Così - precisa Gesù - "chi accoglie voi accoglie me, e chi accoglie me
accoglie colui che mi ha inviato". E' evidente che, rispetto al contesto
giudaico, qui c'è un "salto" considerevole; colui che manda non è un essere
umano, titolato fin che si voglia, bensì Dio stesso! Questa consapevolezza è
di grande conforto per l'apostolo inviato (che ha personalmente sperimentato
l'amicizia con Gesù!) e può ripagarlo anche delle difficoltà e persecuzioni
subite a causa della Parola.

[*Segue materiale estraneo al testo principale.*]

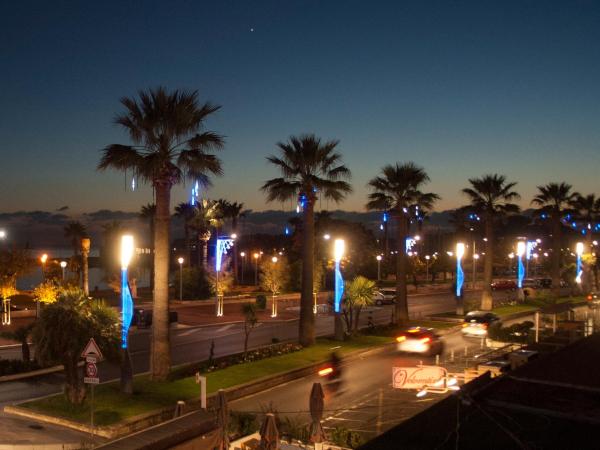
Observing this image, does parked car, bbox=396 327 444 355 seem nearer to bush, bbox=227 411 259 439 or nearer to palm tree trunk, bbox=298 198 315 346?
palm tree trunk, bbox=298 198 315 346

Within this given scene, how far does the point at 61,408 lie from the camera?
16562 mm

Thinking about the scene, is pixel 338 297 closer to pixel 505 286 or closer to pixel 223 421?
pixel 223 421

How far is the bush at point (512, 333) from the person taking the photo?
28.9 m

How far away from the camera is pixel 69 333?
54.0 ft

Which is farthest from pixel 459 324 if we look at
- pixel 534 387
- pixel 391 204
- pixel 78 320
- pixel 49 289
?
pixel 534 387

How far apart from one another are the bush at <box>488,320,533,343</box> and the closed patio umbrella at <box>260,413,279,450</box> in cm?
2033

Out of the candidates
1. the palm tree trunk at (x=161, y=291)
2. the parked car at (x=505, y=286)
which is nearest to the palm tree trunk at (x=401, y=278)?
the palm tree trunk at (x=161, y=291)

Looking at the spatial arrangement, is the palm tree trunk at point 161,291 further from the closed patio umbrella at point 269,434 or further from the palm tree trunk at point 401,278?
the palm tree trunk at point 401,278

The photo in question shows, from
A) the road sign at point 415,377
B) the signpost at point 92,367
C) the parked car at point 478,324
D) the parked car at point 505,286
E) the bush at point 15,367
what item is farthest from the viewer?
the parked car at point 505,286

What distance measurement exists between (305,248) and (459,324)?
13987 mm

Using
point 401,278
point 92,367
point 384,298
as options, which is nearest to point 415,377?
point 92,367

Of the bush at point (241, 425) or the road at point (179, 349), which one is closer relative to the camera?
the bush at point (241, 425)

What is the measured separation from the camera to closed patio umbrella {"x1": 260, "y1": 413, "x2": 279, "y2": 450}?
1087 cm

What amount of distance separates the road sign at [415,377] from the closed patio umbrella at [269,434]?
2.90 metres
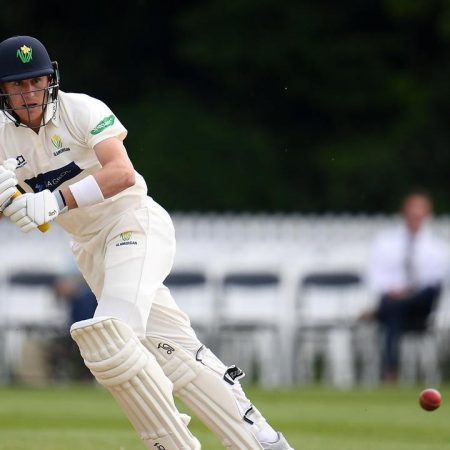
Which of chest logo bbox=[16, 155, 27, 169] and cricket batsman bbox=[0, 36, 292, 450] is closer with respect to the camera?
cricket batsman bbox=[0, 36, 292, 450]

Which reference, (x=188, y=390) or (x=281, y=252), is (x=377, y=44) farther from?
(x=188, y=390)

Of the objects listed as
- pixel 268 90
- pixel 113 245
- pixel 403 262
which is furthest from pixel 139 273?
pixel 268 90

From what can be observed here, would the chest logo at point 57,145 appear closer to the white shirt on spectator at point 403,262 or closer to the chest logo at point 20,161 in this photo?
the chest logo at point 20,161

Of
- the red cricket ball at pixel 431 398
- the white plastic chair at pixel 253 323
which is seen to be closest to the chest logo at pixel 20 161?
the red cricket ball at pixel 431 398

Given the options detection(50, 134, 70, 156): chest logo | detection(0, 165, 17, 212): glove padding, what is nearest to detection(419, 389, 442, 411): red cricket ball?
detection(50, 134, 70, 156): chest logo

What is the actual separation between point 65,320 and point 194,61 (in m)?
6.67

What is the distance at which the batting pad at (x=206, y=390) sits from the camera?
5621mm

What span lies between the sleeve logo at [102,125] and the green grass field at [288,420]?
2.01 m

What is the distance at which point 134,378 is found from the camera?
17.1 feet

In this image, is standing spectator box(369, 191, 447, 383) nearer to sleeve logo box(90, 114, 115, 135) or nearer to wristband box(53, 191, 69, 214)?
sleeve logo box(90, 114, 115, 135)

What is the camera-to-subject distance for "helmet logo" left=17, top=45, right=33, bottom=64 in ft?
17.9

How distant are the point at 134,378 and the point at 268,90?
45.5ft

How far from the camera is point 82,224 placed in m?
5.68

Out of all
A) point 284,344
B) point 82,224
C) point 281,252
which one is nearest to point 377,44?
point 281,252
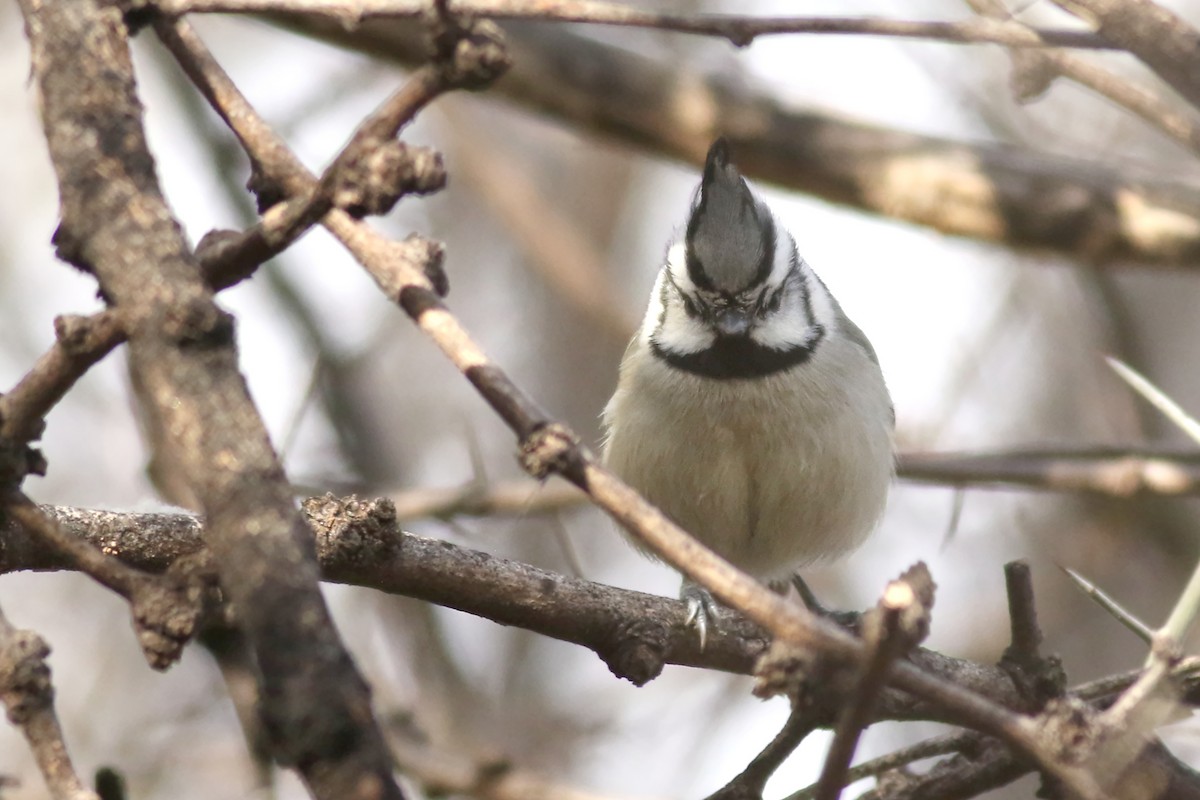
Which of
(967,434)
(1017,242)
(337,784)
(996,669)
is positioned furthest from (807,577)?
(337,784)

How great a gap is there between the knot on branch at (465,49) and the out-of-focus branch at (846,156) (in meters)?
3.32

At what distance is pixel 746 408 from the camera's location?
13.1 ft

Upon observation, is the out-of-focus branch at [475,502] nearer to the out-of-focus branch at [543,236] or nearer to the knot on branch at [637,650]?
the out-of-focus branch at [543,236]

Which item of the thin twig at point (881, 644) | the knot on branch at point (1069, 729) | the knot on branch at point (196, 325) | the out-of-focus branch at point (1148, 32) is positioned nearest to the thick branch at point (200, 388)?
the knot on branch at point (196, 325)

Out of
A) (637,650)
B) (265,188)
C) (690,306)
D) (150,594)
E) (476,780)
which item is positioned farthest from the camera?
(690,306)

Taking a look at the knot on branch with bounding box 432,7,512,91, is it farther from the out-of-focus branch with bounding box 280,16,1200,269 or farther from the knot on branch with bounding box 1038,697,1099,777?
the out-of-focus branch with bounding box 280,16,1200,269

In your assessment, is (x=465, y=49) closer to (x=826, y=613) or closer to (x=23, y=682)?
(x=23, y=682)

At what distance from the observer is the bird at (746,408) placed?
397 centimetres

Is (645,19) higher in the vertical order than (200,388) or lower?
higher

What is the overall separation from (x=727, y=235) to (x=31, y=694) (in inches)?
112

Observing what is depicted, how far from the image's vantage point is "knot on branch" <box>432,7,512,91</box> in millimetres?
1438

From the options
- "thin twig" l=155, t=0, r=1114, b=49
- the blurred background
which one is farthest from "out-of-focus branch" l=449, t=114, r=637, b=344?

Parlando di "inviati", Matteo fa una triplice
distinzione; gli esegeti discutono se si tratti di diverse categorie
all'interno della comunità o semplicemente di tre denominazioni diverse per
indicare un'unica realtà. Personalmente ritengo che non si tratti di
differenze puramente nominali o formali, ma di tre "tipologie" - diciamo così
- degli inviati da Gesù, che peraltro non corrispondono ancora a vere e
proprie gerarchie nell'ambito della comunità cristiana. Chi erano i "profeti"
nel Nuovo Testamento? Ne parla S. Paolo nella 1° Lettera ai Corinti capp.12 e
14: profeta è colui che ha ricevuto il dono di parlare per ispirazione dello
Spirito Santo, dunque è il "portavoce di Dio", colui che interpreta
rettamente la Parola e la volontà di Dio; egli edifica la comunità, esorta e
consola, rimprovera e incoraggia, pronuncia parole di giudizio e di speranza;
è un missionario itinerante, che lascia ogni sicurezza per annunciare la
Parola, spostandosi di città in città. Nel 1° come nel Nuovo testamento il
"giusto" è colui che agisce in conformità ai precetti della Legge per attuare
la volontà di Dio, è l'uomo che con la sua rettitudine e sottomissione a Dio
è a Lui gradito; è colui che riconosce nella vita e nella storia l'opera del
Creatore e vi si inserisce con libertà; è uno che si distingue eminentemente
per santità e devozione alla causa di Cristo. Ora - afferma Gesù - chi avrà
accolto (nel senso non solo di ospitare, ma anche di ascoltare con fede)
profeti e giusti, riceverà una ricompensa non in relazione al gesto compiuto,
piccolo o grande che sia, ma alla dignità e importanza dei personaggi
ricevuti, perché sarà la loro stessa ricompensa. Questa promessa doveva
essere molto incoraggiante per tutti quei seguaci di Gesù che non potevano
lasciare la loro famiglia o gli impegni di lavoro, e tuttavia cercavano di
mettere al centro della vita l'annunzio del regno di Dio. Il vivere insieme
in uno stretto rapporto comunitario viene così riconosciuto come un mezzo
efficace per raggiungere le stesse mete a cui tendevano coloro che avevano
rinunziato ai loro beni per seguire Cristo più da vicino. Il movimento di
Gesù abbraccerà sempre su un piano di parità coloro che hanno abbandonato
tutto per seguirLo e coloro che con non minore impegno operano per il regno
di Dio nelle proprie famiglie e nella società in cui restano inseriti. Se è
vero che in bocca a Gesù "piccoli" ("mikroi" in greco) si riferiva ai bambini
(cfr. Marco 9,37), nel contesto di Matteo sembra invece che venga attribuito
ai missionari del vangelo; intanto era facile che gli apostoli chiamassero
«piccoli» i discepoli, perché i maestri erano chiamati Rabbi, cioè "grandi",
dall'ebraico "rab" = grande. Inoltre essi erano considerati persone umili e
poco significative agli occhi del mondo, perché privi di prestigio e di
potere. Infine, il missionario è un "piccolo", cioè un uomo comune, debole e
bisognoso, che ha lasciato la sua casa per essere un "nomade" a servizio
della Parola. Proprio per le suddette ragioni tutti costoro vanno assistiti
con premurosa sollecitudine nella chiesa a imitazione di Gesù, sempre
solidale con le persone semplici ed emarginate. Dato il clima torrido
d'estate e la scarsità d'acqua in Palestina, un bicchiere d'acqua costituiva
un gesto prezioso e anche generoso, che Dio avrebbe compensato largamente.
Oggi, in un diverso contesto, il "bicchiere d'acqua fresca" può essere il
nostro sorriso, un cenno di saluto, una stretta di mano, una battuta.